Disisi lain, mahasiswa juga tentunya memiliki alasan untuk itu semua. Demontrasi yang dilakukan adalah bagian atau cara terakhir yang dilakukan setelah cara audiensi tidak mendapat respon dari pemerintah. Audiensi yang dilakukan tidak hanya sekali dan tetap nihil tanggapan. Atau tanggapan yang diberikan tidak sesuai dengan apa yang mereka (mahasiswa) tuntutkan. Padahal aspirasi yang mereka usung adalah apirasi masyarakat. Selain masalah naiknya harga BBM, masih banyak masalah lain di negeri ini yang memancing aksi demontrasi. Termasuk masalah banyaknya oknum wakil rakyat yang tidak pro dengan rakyat.
Pencitraan mahasiswa yang demikian, memancing pula pada kekhawatiran orang tua mahasiswa. Penulis sendiri masih berstatus mahasiwa dan kebetulan jauh dari rumah. Pada beberapa kesempatan, terkadang dihubungi orang tua agar tidak ikut-ikutan dalam aksi demontrasi. Orang tua tentunya menginginkan anaknya mengikuti pendidikan dan menuntut ilmu dengan sebaik-baiknya. Mungkin hal ini bukan hanya terjadi pada penulis saja, tetapi pada teman-teman mahasiswa yang lain.
Hal yang selanjutnya adalah bagaimana peranan perguruan tinggi dalam menyikapi hal ini. Baik buruknya pencitraan mahasiswa tentunya berimbas pada pencitraan perguruan tinggi pula. Bagaimana pun, masyarakat akan memandang bahwa mahasiswa itu berkembang dan melaksanakan pendidikannya di kampus dan kampus mempunyai andil yang besar. Tetapi banyak pihak kampus sendiri terkadang tidak tahu akan adanya aksi demontrasi mahasiswanya. Banyak aksi-aksi itu dilakukan dengan illegal dan tanpa ijin ke pihak birokrat kampus. Bila mereka memohon ijin, tentunya dari pihak kampus akan memberikan arahan sebagaimana mestinya.
Tridharma perguruan tinggi yaitu pendidikan, penelitian dan pengabdian masyarakat menjadi pedoman bagi perguruan tinggi dalam membentuk karakter dan intelektualitas mahasiswa. Ketiga hal ini harus bersinergi secara apik agar tidak terjadi kesenjangan atau bahkan penyimpangan. Termasuk mengurangi kemungkinan maraknya aksi mahasiwa yang menggunakan kekerasan dan mengembalikan karakter intelektualitas mahasiwa. Dan antisipasi adanya tunggangan kepentingan pada demonstrasi yang dilakukan mahasiswa.
Penulis berharap bahwa aksi penyampaian aspirasi yang merupakan jalan terakhir ini dapat dilakukan dengan cerdas dan mengedepankan sisi damai.
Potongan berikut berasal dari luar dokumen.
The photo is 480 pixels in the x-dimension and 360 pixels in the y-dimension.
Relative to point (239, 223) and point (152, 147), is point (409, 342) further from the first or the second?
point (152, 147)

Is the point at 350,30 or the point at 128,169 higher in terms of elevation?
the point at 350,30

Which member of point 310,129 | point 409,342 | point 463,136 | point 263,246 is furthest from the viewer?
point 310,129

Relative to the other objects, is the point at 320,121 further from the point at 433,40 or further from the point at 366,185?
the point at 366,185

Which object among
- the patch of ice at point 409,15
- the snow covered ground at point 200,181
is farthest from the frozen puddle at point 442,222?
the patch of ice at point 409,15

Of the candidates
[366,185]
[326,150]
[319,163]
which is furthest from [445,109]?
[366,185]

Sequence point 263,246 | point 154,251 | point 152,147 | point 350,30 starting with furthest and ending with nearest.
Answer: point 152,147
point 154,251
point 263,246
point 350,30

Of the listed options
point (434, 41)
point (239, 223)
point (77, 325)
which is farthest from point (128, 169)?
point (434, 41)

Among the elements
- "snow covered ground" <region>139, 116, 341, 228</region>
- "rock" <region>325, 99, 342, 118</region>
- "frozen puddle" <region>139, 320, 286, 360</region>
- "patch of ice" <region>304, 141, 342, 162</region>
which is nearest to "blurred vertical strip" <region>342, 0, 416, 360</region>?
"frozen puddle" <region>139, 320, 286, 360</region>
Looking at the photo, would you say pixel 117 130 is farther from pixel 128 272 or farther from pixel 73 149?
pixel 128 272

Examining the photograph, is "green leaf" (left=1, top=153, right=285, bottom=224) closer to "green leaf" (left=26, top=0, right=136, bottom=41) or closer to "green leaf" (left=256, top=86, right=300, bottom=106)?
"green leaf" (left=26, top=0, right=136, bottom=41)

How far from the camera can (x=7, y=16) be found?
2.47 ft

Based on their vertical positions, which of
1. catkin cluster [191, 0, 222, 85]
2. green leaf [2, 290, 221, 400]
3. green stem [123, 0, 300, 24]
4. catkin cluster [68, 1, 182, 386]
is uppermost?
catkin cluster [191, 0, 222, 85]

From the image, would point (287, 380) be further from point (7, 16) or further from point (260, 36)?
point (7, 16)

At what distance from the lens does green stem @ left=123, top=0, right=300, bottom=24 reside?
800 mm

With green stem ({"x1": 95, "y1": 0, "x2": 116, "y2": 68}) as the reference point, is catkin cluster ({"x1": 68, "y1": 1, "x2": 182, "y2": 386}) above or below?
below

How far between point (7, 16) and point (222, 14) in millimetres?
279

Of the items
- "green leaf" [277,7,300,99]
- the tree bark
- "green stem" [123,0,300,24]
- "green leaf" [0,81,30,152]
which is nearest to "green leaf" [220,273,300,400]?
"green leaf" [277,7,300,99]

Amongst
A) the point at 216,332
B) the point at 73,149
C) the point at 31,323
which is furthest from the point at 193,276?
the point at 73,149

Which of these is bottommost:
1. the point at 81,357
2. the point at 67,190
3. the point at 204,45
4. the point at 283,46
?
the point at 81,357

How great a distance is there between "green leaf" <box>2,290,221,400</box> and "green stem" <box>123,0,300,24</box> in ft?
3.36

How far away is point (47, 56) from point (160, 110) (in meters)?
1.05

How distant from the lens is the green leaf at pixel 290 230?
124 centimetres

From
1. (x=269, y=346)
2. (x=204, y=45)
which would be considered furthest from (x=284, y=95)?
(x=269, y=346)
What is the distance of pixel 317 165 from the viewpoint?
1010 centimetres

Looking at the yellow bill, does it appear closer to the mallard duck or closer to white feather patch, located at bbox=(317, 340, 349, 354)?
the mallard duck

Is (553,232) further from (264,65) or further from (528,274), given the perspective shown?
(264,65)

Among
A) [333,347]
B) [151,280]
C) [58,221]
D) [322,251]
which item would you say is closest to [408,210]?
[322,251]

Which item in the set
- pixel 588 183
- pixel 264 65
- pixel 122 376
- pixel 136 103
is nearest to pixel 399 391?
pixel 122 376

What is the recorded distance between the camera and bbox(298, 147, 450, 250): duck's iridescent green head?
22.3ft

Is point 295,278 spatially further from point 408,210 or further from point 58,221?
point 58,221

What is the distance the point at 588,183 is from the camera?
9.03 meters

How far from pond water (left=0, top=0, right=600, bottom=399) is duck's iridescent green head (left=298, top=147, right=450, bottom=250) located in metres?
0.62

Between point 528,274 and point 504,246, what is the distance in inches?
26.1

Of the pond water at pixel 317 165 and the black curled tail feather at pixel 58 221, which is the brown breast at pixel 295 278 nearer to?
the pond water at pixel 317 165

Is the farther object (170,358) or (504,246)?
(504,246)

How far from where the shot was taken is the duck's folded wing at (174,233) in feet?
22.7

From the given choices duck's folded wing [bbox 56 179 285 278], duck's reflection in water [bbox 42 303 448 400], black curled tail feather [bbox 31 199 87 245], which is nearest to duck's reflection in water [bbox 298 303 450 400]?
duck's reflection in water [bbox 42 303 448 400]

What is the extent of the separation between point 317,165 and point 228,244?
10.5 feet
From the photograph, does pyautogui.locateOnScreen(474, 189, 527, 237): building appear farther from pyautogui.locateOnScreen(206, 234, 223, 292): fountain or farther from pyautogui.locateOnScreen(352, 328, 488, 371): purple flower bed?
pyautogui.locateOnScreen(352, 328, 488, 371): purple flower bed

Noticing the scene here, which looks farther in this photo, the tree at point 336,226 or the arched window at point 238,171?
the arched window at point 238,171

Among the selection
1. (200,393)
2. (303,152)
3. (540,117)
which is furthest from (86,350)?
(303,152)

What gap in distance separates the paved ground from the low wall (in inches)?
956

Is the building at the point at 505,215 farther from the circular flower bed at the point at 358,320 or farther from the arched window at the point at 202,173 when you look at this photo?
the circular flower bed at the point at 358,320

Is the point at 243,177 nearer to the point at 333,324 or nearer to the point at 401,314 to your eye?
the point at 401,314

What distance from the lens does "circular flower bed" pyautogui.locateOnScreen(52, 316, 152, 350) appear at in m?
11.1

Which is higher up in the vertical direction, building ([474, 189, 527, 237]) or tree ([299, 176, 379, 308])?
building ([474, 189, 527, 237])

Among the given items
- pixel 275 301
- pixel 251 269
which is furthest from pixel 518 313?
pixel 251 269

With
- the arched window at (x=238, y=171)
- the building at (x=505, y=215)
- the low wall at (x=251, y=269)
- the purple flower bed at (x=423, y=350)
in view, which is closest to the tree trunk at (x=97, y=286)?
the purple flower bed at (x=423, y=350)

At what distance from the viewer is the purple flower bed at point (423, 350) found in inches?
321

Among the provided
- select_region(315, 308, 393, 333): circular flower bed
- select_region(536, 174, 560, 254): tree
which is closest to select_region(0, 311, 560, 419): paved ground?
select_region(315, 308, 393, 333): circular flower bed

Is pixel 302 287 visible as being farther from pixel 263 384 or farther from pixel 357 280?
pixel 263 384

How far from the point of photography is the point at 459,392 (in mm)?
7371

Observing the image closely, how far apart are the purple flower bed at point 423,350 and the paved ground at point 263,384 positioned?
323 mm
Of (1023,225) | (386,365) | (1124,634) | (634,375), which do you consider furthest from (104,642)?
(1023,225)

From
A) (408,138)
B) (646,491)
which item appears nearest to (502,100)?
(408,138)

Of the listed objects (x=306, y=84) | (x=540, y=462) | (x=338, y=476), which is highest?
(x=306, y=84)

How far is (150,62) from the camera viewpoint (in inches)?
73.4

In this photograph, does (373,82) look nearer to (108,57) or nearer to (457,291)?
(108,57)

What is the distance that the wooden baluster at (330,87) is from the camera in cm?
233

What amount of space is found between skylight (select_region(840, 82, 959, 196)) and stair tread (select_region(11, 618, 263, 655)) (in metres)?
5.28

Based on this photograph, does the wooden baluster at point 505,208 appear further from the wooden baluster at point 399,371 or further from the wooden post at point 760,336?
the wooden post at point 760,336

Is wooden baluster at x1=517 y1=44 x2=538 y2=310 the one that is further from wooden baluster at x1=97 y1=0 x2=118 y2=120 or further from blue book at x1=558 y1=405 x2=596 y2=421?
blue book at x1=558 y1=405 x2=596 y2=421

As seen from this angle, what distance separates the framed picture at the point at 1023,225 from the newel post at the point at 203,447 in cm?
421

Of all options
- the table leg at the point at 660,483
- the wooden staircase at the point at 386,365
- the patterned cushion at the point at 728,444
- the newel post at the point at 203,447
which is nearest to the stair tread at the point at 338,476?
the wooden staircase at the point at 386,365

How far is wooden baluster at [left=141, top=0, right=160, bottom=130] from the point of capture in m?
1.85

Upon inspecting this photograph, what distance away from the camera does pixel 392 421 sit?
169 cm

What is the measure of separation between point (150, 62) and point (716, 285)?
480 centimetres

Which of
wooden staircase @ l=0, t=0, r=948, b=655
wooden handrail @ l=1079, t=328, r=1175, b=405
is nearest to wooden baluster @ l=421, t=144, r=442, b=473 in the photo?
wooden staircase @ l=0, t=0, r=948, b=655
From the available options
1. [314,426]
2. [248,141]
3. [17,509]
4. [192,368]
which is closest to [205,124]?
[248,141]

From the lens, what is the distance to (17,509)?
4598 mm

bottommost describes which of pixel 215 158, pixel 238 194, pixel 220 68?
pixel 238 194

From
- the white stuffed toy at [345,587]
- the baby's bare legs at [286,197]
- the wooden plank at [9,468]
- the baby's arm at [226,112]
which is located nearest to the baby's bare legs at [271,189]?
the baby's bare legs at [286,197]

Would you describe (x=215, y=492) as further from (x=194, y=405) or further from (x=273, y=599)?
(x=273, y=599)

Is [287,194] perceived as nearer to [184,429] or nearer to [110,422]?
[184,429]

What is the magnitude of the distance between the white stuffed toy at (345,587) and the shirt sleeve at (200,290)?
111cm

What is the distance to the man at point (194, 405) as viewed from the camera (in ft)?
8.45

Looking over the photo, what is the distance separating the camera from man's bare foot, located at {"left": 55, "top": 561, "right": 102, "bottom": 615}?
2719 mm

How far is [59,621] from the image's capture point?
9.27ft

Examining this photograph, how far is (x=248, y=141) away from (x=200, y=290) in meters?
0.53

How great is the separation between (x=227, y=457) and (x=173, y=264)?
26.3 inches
Fungsi komunikasi antara pemerintah, masyarakat dan mahasiswa dilakukan dengan sebaik-baiknya, agar tidak ada alasan lagi untuk demontrasi yang merusak fasilitas. Jangan sampai demontrasi ini justru sebagai bumbu yang merusak tatanan demokrasi Negara. Karena pada dasarnya demontrasi itu lahir dari opini dan perbedaan persepsi antara pihak-pihak didalamnya.